Fano – Notte di sangue a Fano. Erano circa le 3.50 quando, all’interno di un appartamento di via 12 Settembre, un ragazzo di 21 anni ha improvvisamente aggredito con un coltello il padre, la madre e il fratellino di circa 10 anni. A dare l’allarme è stata la stessa madre che, nonostante le ferite riportate, è riuscita a contattare i soccorsi, rendendo possibile un intervento tempestivo da parte del 118 e dei carabinieri, che hanno bloccato il giovane e messo in sicurezza l’area.
I tre familiari, tutti di origine bengalese, sono stati trasportati d’urgenza all’ospedale di Ancona in gravi condizioni: padre e madre dell’aggressore sono ricoverati in prognosi riservata, mentre il bambino è tenuto sotto stretta osservazione medica.
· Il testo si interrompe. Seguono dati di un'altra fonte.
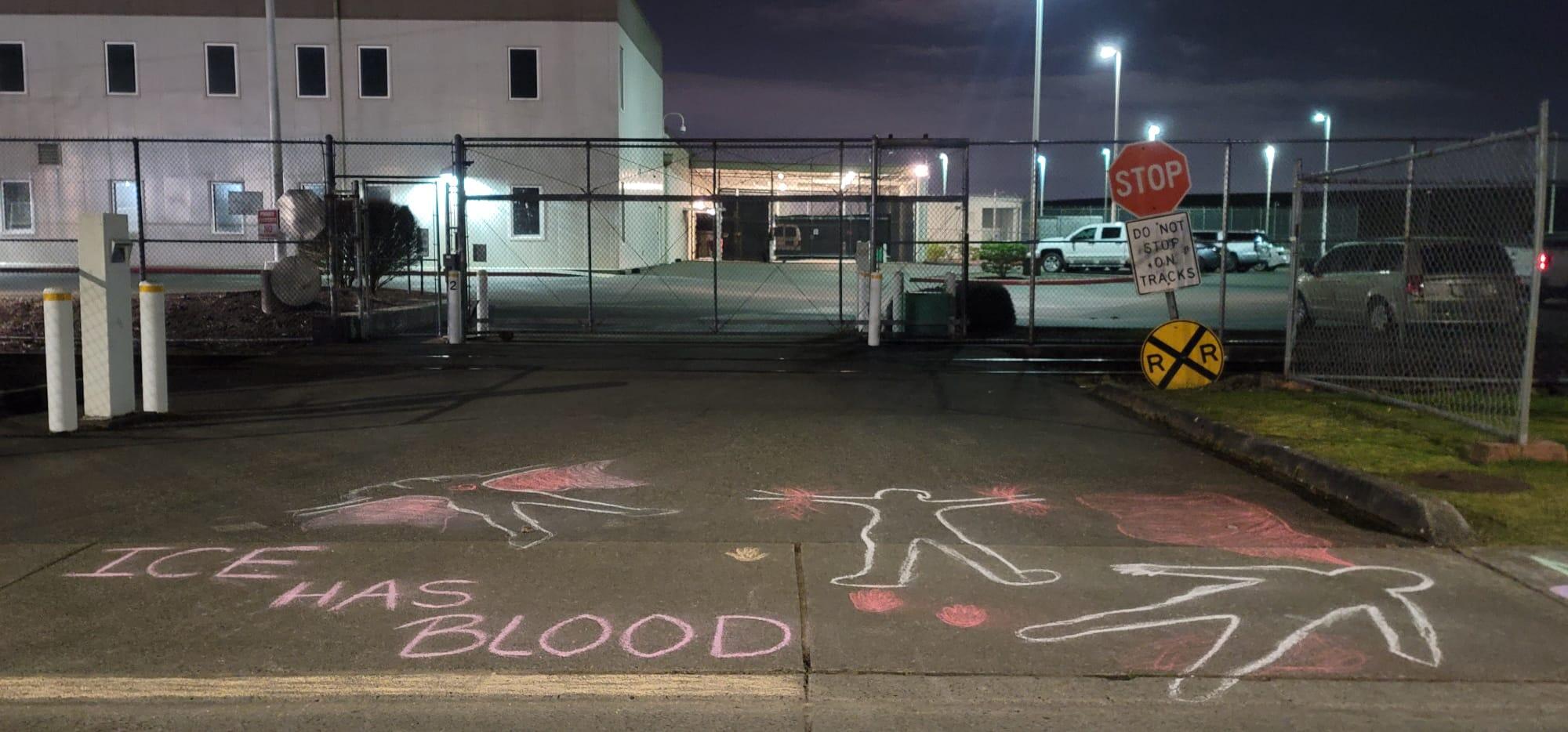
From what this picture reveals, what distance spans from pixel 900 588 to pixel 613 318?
15.2m

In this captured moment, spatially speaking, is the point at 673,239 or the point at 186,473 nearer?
the point at 186,473

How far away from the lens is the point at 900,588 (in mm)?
5684

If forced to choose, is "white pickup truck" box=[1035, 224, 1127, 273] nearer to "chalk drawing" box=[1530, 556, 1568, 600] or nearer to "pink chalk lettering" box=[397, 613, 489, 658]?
"chalk drawing" box=[1530, 556, 1568, 600]

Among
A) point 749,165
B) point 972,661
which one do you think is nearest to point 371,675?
point 972,661

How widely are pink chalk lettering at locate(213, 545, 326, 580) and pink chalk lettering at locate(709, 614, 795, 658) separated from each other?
239 centimetres

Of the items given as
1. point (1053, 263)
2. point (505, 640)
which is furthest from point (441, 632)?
point (1053, 263)

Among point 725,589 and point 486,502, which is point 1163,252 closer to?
point 486,502

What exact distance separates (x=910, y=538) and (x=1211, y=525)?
186 cm

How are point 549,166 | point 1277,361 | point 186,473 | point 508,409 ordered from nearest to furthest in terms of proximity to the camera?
point 186,473 < point 508,409 < point 1277,361 < point 549,166

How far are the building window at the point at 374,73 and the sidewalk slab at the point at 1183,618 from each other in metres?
30.4

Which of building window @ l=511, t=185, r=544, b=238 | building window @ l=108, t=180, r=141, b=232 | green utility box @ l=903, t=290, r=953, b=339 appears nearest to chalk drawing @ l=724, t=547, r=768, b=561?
green utility box @ l=903, t=290, r=953, b=339

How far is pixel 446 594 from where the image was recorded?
5.55 meters

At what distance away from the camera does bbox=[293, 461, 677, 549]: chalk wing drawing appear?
685 cm

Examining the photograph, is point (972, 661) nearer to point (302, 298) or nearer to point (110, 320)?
point (110, 320)
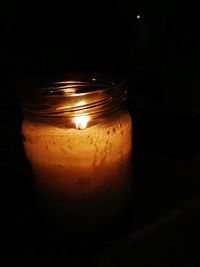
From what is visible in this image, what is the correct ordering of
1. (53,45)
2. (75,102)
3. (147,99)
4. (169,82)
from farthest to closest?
(53,45) < (169,82) < (147,99) < (75,102)

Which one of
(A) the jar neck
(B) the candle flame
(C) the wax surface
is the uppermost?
(A) the jar neck

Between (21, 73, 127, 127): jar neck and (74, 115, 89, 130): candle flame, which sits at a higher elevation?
(21, 73, 127, 127): jar neck

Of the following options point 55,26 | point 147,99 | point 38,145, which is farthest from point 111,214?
point 55,26

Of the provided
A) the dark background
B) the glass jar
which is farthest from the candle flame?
the dark background

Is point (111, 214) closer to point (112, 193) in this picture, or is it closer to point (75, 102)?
point (112, 193)

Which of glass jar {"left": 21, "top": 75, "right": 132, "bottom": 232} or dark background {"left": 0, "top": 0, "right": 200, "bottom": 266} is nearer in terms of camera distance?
glass jar {"left": 21, "top": 75, "right": 132, "bottom": 232}

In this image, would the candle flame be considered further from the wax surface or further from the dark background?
the dark background
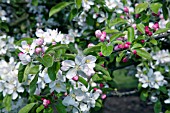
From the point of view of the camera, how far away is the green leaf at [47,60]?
6.30ft

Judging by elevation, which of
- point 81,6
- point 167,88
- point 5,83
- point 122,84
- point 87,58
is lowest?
point 122,84

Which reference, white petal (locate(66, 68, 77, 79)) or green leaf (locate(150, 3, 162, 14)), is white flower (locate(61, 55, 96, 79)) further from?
green leaf (locate(150, 3, 162, 14))

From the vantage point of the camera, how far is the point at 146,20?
2.66m

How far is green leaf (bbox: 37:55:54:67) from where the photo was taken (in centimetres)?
192

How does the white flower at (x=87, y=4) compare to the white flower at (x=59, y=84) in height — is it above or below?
above

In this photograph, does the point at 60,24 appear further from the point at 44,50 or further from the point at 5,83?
the point at 44,50

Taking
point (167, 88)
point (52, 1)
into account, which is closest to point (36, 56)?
point (167, 88)

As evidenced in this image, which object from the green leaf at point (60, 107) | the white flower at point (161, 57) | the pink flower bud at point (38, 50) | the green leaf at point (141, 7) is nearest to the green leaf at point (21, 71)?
the pink flower bud at point (38, 50)

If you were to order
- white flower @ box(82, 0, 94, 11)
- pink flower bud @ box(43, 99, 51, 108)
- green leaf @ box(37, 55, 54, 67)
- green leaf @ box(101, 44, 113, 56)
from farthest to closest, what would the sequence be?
1. white flower @ box(82, 0, 94, 11)
2. pink flower bud @ box(43, 99, 51, 108)
3. green leaf @ box(101, 44, 113, 56)
4. green leaf @ box(37, 55, 54, 67)

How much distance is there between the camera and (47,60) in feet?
6.39

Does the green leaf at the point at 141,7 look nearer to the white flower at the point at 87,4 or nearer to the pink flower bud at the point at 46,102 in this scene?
the white flower at the point at 87,4

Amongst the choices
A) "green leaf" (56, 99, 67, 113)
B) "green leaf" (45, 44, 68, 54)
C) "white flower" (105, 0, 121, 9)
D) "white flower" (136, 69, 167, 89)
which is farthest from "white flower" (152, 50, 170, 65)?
"green leaf" (45, 44, 68, 54)

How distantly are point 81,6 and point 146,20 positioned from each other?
1.51 feet

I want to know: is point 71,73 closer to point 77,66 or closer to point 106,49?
point 77,66
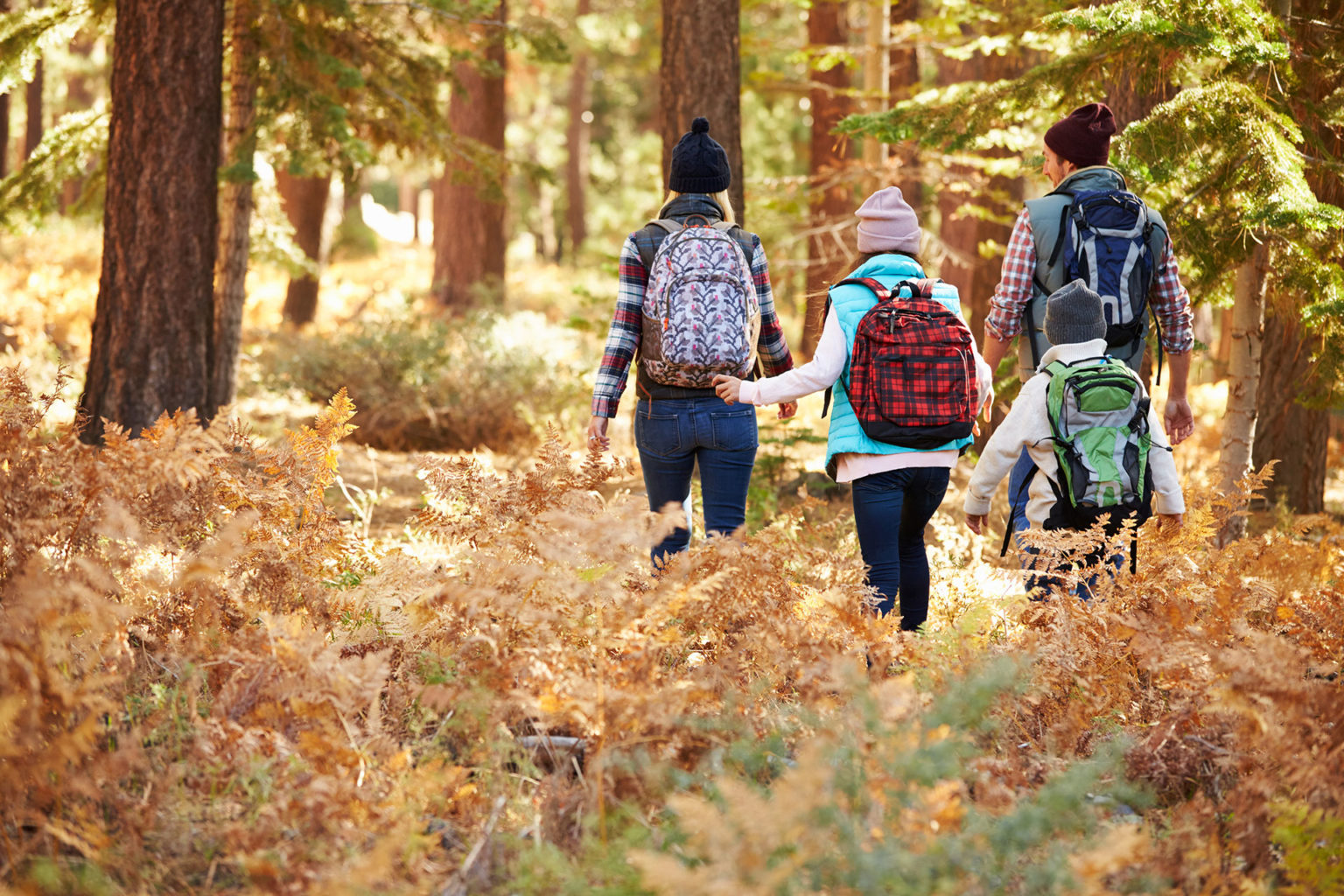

Interrogato dagli investigatori, il 21enne, ora in stato di fermo, avrebbe ammesso che quello di stanotte era un gesto a cui pensava da tempo. Una confessione che ha spinto gli inquirenti ad approfondire il contesto familiare nel tentativo di individuare le radici del gesto. Sono stati inoltre disposti accertamenti sulle condizioni psicofisiche del giovane.